SECURITY.NLが公表しているCodeRedの被害状況

 「アジアの赤い丸(被害分布)がえらく大きい。これは,CodeRedの増殖方法と関係がある。捕獲したCodeRedで感染の実験を行ったところ,自分のIPアドレスに近いところに感染しに行くことが分かった。アジアでは限られたIPアドレスを分割してシェアしているため,感染が早かったと考えられる」

 このことはアジアが,よりウイルスが広がりやすい土壌であることを意味している。日本の企業も注意したほうがいいだろう。これはもちろん,小規模なサイトを運営しているところにも関係のない話ではない。
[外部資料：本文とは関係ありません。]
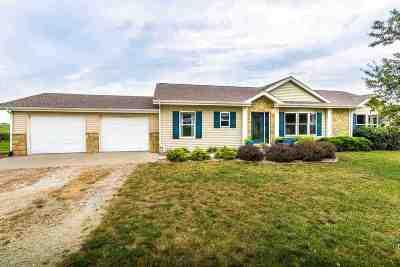Wamego Single Family Home For Sale: 4863 Wildridge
 「取られるような重要な情報がないから,うちのサイトは大丈夫だ,という考えは通用しない。“Newbie”というハッカーは日本に恨みでもあるのか,co.jpドメインのアドレスを,頭に“a”が付くものから始めて,かたっぱしから攻撃している」

セキュリティポリシーの整備が急がれる企業

 濱本氏はこうした危険性を踏まえて,企業は情報セキュリティポリシーを導入することが重要だと説く。セキュリティポリシーとは,組織内での安全対策の法律のようなもの。基本方針,対策基準,実施手順などを制定し,組織のメンバーに同意の確認・教育を行っていくといった取り組みが必要となる。

 「一度つくったら終わりではなく,継続的な運用が必要。企業はポリシーを明確にして,危機管理に強い会社にならなくてはならない」

 個人レベルの対策としては,こまめにバッチファイルを当ててセキュリティを高めるなどの努力が必要だ。16種類の攻撃方法を持ち,「セキュリティホールをすべてついてきた」と言われるNimdaも,実際のところセキュリティホールはすべて既知のものであり,そのすべてにバッチプログラムが存在する。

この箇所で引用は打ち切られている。